FIELD: mechanical engineering. SUBSTANCE: plant divides different materials into several fractions (three and more) at low power consumption and operating costs. The plant has the assembly for feeding the initial material, main 1 and two additional 2 and 3 modules. Each module has a cylindrical housing with the conical lower part, branch pipes for the material supply and for the withdrawal of fine and large fractions of the product, branch pipe for feeding the classifying gas (air), turbulator placed in the housing, two cylindrical insertions, deflector for the material distribution with the top directed contrary to the material movement, means for creating the directed gas flows and collectors of the ready-made product. The branch pipe for the withdrawal of the fine fraction of the product of each additional module is in communication with the settling vessel equipped with a deflecting fixture, branch pipe for the product withdrawal and branch pipe for gas (air) feeding. Settling vessel 20 of first additional module 2 is hermetically connected with the housing of the main module. Branch pipe for withdrawing the large fraction of main module 1 is in communication with the branch pipe for the material feeding of first additional module 2. Branch pipe 23 for withdrawing from the settling vessel of the first additional module is in communication with branch pipe 9 for the material feeding of second additional module 2 through unloader 25. All branch pipes for the gas feeding into the main and additional modules are equipped with flow regulators. EFFECT: enhanced quality of separating the powder-like materials into fractions by the air separations. 2 dwg

Description

 The invention relates to the pneumatic classification of various materials in an upward gas flow and is intended for the separation of powders with an initial particle size of 2-3 mm into three or more products by boundary grain from 40 microns and above.

 The proposed installation can be used to classify difficult materials containing a significant amount of particles less than 20 microns and capable of forming stable conglomerates and can be used to separate bulk materials into several fractions (three or more) in the metallurgical, mining, construction and other industries. It can also be used in technological processes requiring increased accuracy of separation of finely dispersed materials in mica, cement, ceramic, pharmaceutical, flour, chemical and other industries.

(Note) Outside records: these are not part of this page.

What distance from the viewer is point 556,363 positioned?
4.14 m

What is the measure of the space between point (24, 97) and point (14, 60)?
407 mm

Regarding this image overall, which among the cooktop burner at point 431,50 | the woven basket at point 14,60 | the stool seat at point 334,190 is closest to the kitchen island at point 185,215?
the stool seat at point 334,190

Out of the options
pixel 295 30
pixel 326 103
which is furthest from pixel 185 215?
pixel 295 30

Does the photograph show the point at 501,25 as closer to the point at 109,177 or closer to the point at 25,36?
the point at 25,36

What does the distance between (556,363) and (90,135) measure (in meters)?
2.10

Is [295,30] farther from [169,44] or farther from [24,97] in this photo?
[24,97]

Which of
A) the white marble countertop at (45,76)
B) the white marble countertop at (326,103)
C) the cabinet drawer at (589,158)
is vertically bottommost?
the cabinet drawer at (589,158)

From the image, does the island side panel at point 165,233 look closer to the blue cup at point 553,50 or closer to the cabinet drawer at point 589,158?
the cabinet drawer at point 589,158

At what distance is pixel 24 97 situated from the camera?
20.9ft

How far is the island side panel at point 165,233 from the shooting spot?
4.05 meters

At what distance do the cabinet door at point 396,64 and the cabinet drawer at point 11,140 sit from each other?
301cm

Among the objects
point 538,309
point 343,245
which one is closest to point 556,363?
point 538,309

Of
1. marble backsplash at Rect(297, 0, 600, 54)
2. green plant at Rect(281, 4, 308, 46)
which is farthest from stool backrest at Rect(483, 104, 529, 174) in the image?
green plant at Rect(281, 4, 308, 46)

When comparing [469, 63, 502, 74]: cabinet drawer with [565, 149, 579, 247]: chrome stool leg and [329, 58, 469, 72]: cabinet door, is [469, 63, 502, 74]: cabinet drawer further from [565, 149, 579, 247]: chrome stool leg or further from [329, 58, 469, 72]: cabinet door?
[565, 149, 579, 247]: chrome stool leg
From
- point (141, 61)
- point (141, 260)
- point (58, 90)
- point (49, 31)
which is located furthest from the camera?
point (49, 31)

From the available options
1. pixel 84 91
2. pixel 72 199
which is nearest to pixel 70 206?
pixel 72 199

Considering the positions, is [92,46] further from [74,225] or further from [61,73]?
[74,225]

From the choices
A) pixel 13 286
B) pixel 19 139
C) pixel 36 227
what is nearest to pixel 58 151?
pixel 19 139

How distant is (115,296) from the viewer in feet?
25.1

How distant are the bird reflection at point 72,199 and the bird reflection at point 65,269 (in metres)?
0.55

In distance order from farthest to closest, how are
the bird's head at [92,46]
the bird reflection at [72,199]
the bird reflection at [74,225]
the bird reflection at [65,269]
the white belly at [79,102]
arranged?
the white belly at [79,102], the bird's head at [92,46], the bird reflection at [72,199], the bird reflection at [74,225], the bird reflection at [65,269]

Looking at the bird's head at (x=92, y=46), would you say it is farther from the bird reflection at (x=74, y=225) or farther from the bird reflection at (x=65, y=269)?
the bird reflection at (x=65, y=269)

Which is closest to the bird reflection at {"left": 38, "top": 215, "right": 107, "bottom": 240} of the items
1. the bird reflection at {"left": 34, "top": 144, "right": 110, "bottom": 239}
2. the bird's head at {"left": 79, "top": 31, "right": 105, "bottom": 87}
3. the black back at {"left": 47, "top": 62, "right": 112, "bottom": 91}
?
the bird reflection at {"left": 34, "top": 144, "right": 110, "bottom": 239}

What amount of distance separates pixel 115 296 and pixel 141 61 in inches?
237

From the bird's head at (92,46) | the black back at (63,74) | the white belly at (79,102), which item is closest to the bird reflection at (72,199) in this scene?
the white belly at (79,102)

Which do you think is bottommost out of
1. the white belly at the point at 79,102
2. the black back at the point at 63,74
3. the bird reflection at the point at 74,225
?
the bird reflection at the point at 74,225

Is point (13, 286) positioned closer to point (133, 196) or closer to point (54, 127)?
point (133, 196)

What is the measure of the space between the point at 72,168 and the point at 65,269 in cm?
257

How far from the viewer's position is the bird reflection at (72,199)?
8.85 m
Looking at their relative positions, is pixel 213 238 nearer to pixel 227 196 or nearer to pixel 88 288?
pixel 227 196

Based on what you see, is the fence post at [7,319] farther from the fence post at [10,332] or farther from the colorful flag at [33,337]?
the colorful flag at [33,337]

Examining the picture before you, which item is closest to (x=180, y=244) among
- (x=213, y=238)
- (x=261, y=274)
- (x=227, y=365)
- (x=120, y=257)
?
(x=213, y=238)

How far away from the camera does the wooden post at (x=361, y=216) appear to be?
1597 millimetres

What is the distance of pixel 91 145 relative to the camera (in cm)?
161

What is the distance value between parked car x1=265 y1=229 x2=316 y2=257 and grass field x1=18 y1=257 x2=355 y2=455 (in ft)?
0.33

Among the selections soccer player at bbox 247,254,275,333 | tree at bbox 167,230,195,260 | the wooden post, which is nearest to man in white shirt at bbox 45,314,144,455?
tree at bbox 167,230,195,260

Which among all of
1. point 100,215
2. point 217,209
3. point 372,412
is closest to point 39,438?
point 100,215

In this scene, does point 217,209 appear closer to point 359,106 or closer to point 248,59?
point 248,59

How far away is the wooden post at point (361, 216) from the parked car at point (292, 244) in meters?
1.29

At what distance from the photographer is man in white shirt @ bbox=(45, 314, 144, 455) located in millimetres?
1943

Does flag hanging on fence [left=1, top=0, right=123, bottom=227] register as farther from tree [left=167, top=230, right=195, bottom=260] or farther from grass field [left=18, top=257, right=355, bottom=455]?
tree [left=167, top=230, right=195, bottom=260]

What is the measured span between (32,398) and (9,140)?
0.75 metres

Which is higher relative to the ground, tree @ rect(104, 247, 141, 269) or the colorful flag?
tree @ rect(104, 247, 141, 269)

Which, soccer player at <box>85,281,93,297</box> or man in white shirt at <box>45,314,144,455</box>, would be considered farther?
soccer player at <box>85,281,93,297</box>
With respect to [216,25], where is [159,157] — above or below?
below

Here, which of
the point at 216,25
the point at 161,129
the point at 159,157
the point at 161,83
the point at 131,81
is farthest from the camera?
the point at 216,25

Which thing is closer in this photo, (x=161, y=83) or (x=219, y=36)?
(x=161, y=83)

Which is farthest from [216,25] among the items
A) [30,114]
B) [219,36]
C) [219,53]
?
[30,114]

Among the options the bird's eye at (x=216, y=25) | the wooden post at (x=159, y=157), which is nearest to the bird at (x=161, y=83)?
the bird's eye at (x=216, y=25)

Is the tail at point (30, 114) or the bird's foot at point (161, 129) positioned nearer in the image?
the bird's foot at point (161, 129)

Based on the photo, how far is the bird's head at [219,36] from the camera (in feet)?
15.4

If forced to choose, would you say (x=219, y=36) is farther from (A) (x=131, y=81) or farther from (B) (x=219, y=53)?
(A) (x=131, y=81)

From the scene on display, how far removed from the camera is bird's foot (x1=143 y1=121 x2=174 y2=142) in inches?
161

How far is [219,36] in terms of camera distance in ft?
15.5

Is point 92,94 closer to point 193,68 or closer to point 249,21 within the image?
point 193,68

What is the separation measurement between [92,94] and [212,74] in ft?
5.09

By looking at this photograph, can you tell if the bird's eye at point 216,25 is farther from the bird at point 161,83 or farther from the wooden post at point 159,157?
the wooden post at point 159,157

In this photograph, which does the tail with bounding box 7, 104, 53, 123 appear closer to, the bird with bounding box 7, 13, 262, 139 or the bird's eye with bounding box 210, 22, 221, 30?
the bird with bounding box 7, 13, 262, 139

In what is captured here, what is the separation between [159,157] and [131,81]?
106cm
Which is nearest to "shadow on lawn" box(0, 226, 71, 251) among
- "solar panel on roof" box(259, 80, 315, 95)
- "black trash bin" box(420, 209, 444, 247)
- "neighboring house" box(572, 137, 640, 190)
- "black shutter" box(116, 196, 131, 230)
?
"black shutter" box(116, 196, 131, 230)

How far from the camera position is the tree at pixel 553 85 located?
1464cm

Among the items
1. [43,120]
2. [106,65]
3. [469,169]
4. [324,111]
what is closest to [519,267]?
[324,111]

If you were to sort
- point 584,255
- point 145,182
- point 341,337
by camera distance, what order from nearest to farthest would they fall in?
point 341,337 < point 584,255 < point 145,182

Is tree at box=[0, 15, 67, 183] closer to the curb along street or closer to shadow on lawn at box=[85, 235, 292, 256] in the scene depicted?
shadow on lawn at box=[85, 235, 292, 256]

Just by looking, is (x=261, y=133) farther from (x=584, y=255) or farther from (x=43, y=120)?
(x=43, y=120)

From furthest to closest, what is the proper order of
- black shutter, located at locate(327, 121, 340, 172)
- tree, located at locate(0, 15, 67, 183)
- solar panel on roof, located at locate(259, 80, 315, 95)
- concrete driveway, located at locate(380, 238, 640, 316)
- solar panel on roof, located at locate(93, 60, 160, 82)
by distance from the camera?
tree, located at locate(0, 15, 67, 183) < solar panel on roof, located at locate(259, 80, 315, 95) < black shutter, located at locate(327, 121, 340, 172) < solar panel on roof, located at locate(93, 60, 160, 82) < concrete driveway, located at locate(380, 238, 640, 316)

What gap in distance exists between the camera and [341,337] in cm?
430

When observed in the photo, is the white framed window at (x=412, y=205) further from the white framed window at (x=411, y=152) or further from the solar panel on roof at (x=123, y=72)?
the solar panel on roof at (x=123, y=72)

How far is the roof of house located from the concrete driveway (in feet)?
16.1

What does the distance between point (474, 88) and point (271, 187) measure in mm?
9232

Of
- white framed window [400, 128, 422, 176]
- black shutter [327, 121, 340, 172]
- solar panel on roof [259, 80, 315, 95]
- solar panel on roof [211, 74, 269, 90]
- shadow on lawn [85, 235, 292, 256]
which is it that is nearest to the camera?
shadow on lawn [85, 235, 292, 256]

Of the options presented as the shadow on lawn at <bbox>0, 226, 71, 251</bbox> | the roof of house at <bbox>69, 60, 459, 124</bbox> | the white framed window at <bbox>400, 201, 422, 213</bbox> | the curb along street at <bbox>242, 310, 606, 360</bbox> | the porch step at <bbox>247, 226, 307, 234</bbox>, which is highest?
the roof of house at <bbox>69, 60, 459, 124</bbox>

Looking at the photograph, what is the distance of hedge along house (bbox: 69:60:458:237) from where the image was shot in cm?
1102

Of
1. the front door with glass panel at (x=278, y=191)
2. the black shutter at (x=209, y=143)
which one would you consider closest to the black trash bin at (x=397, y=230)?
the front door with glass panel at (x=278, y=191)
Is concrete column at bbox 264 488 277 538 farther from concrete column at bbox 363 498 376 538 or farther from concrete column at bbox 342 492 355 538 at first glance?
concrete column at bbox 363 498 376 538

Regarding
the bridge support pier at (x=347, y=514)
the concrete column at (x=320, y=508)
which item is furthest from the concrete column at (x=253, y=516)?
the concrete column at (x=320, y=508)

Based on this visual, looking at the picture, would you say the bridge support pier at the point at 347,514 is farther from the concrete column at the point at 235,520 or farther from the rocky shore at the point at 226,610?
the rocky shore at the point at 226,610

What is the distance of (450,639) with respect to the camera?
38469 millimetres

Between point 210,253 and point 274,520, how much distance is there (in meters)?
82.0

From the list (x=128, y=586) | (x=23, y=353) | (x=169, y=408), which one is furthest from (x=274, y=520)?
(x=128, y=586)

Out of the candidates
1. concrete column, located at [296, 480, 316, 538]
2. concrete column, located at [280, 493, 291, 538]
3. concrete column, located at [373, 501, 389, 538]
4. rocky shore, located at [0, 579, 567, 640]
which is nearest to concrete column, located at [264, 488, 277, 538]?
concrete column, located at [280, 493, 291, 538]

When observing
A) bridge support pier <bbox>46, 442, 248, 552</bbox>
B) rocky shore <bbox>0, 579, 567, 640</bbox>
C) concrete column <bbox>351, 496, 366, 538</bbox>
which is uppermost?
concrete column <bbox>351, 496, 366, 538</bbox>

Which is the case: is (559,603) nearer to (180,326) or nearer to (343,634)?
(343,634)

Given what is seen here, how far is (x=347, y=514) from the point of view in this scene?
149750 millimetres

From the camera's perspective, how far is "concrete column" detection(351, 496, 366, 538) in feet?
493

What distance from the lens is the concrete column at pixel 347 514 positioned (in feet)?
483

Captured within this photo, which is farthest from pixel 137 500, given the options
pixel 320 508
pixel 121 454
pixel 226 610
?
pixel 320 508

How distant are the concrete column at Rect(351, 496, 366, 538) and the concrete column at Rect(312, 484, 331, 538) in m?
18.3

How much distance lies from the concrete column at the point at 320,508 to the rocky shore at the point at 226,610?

 Known installations for the pneumatic classification of powdered materials into several fractions in an upward turbulent flow [1 4] However, all known devices are not sufficiently effective in operation, because they carry out the principle of the repeated process of separation of one of the fractions (small or large) and the subsequent separation of the other fraction.

A device for separating powdered materials by size is known, which allows classification to be carried out efficiently by creating preliminary fluidization of the starting material and optimizing the aerodynamic regime. The classification apparatus (module) contains a housing with two cylindrical inserts mounted coaxially inside it and a fairing located between them with a vertex facing in the opposite direction to the direction of movement of the source material. Between the side surface of the housing and the inserts placed a turbulator formed by spiral guides mounted on cylindrical inserts [1]
As already noted, this device is quite effective in operation, however, it is possible to separate materials into only two fractions in it.

 The basis of the invention is the task of creating such a device, which, carrying out effective gravity classification in the particle size range from 40 microns and above, would allow to divide the material into several fractions with minimal energy and space.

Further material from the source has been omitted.